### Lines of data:
————
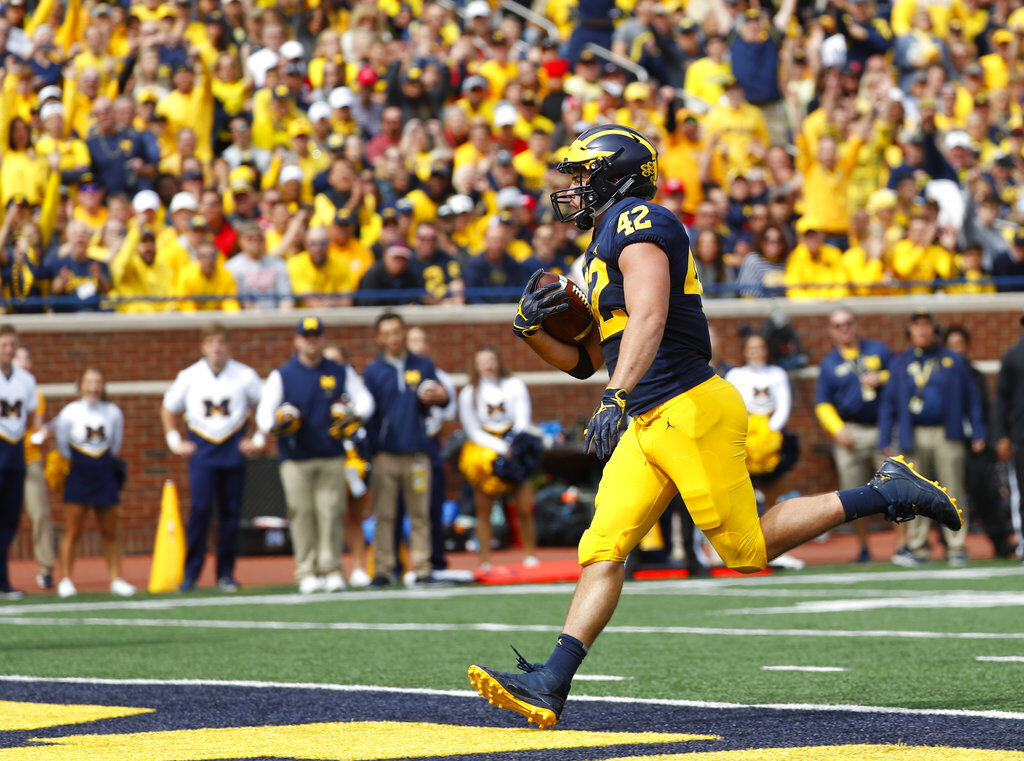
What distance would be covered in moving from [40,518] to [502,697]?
30.3 ft

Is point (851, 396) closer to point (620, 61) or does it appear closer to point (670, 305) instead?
point (620, 61)

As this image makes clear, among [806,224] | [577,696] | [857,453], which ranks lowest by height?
[577,696]

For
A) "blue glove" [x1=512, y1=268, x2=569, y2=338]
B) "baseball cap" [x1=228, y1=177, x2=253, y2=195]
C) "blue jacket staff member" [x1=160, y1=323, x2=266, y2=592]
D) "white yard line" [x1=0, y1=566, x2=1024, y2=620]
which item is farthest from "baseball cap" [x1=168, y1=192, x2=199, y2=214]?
"blue glove" [x1=512, y1=268, x2=569, y2=338]

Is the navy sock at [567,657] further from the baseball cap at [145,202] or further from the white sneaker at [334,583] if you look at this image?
the baseball cap at [145,202]

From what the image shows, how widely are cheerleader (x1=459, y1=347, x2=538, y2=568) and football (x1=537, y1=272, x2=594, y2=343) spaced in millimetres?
7956

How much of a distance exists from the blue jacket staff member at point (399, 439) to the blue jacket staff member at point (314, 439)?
0.87ft

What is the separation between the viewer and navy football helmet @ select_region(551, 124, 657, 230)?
19.7 ft

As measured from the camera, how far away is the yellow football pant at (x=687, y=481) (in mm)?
5707

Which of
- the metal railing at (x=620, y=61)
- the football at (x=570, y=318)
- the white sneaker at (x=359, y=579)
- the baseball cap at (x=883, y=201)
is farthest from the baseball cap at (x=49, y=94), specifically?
the football at (x=570, y=318)

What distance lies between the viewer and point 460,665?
7.82m

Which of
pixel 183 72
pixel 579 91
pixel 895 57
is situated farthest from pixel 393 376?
pixel 895 57

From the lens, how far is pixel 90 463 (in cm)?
1364

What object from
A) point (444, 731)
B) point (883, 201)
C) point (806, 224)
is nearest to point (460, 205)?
point (806, 224)

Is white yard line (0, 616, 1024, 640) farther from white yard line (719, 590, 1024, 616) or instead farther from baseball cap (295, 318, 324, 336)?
baseball cap (295, 318, 324, 336)
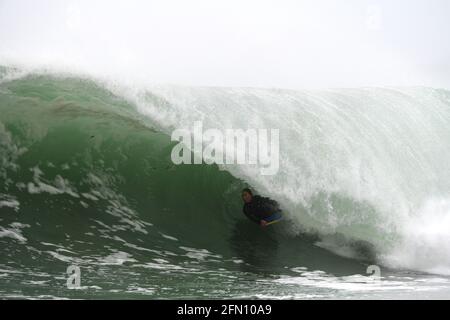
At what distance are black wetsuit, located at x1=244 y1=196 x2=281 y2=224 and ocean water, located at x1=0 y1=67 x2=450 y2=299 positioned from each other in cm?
20

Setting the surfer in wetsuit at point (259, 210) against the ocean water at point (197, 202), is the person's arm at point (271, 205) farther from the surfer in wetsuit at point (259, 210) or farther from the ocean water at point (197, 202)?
the ocean water at point (197, 202)

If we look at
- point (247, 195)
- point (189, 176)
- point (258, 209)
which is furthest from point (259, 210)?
point (189, 176)

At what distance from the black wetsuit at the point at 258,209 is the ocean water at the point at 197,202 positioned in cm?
20

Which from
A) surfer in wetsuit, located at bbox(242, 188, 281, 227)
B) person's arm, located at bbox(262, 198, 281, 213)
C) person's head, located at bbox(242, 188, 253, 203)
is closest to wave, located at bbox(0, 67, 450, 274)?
surfer in wetsuit, located at bbox(242, 188, 281, 227)

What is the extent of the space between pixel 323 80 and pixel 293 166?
14283 millimetres

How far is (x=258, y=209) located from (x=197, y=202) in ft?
3.55

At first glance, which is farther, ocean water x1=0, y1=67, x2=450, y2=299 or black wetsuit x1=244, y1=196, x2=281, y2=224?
black wetsuit x1=244, y1=196, x2=281, y2=224

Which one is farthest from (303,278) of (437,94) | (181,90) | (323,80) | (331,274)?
(323,80)

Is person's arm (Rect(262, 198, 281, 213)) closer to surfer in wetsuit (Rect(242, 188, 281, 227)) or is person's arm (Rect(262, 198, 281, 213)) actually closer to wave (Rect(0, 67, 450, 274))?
surfer in wetsuit (Rect(242, 188, 281, 227))

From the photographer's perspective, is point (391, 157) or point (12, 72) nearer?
point (12, 72)

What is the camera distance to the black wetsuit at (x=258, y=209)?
7.91m

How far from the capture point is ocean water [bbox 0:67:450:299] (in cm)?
616

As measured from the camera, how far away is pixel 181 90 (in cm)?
984
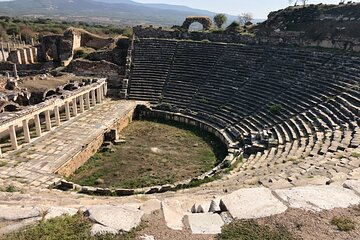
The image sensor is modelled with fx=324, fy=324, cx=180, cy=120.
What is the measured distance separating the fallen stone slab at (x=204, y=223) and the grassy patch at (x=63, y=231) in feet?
2.84

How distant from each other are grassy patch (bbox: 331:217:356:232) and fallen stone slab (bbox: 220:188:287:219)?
0.83 metres

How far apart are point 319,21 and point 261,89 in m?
11.7

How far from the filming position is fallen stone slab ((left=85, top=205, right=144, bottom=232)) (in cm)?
550

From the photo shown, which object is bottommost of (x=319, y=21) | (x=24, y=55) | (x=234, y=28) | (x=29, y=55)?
(x=29, y=55)

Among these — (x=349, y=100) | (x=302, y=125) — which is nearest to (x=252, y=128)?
(x=302, y=125)

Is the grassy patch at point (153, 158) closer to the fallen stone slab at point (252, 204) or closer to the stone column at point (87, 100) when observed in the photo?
the stone column at point (87, 100)

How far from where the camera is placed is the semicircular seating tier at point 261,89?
15654 millimetres

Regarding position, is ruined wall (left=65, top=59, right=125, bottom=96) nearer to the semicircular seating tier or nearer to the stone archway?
the semicircular seating tier

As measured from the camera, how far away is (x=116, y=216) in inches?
227

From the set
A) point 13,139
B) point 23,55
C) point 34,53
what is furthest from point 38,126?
point 34,53

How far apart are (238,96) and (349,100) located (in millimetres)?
7376

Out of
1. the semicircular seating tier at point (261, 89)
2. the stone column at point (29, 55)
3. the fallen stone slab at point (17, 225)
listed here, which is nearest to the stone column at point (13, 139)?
the semicircular seating tier at point (261, 89)

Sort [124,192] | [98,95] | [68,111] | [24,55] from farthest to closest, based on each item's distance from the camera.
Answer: [24,55] → [98,95] → [68,111] → [124,192]

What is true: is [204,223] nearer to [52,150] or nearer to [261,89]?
[52,150]
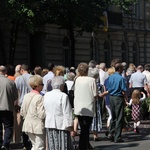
————
### Problem to work on:
Convert the entries into a JSON list of strings with one string per line and no blank lines, starting at the line containing "How far is (x=258, y=209)" and ending after the line containing "15654 millimetres". Omit the pictures from the list.

### Result for this exercise:
[
  "How far is (x=258, y=209) located from (x=197, y=202) in ft?",
  "3.55",
  "At first glance, which is farther, ocean water x1=0, y1=67, x2=450, y2=299 or black wetsuit x1=244, y1=196, x2=281, y2=224?",
  "black wetsuit x1=244, y1=196, x2=281, y2=224",
  "Which one is farthest from (303,278) of (437,94) | (181,90) | (323,80) | (331,274)?",
  "(323,80)",
  "Is person's arm (Rect(262, 198, 281, 213)) closer to surfer in wetsuit (Rect(242, 188, 281, 227)) or is person's arm (Rect(262, 198, 281, 213)) actually closer to wave (Rect(0, 67, 450, 274))?",
  "surfer in wetsuit (Rect(242, 188, 281, 227))",
  "From the photographer's perspective, is point (391, 157) or point (12, 72) nearer?",
  "point (12, 72)",
  "What is the camera distance to the black wetsuit at (x=258, y=209)?",
  "7.91m",
  "How far from the capture point is ocean water [bbox 0:67:450:299] (in cm)?",
  "616",
  "As measured from the camera, how far away is pixel 181 90 (in cm)?",
  "984",
  "The image sensor is modelled with fx=324, fy=324, cx=180, cy=120.",
  "What is the measured distance separating the fallen stone slab at (x=204, y=223) and the grassy patch at (x=63, y=231) in feet?",
  "2.84",
  "How distant from each other are grassy patch (bbox: 331:217:356:232) and fallen stone slab (bbox: 220:188:287:219)?",
  "0.83 metres",
  "How far apart are point 319,21 and point 261,89 in m?",
  "11.7",
  "How far from the filming position is fallen stone slab ((left=85, top=205, right=144, bottom=232)) (in cm)?",
  "550",
  "From the photo shown, which object is bottommost of (x=319, y=21) | (x=24, y=55) | (x=234, y=28) | (x=29, y=55)?",
  "(x=29, y=55)",
  "Among these — (x=349, y=100) | (x=302, y=125) — which is nearest to (x=252, y=128)?",
  "(x=302, y=125)",
  "Is the grassy patch at point (153, 158) closer to the fallen stone slab at point (252, 204) or closer to the stone column at point (87, 100) when observed in the photo?",
  "the stone column at point (87, 100)",
  "How far from where the camera is placed is the semicircular seating tier at point 261,89?",
  "15654 millimetres"
]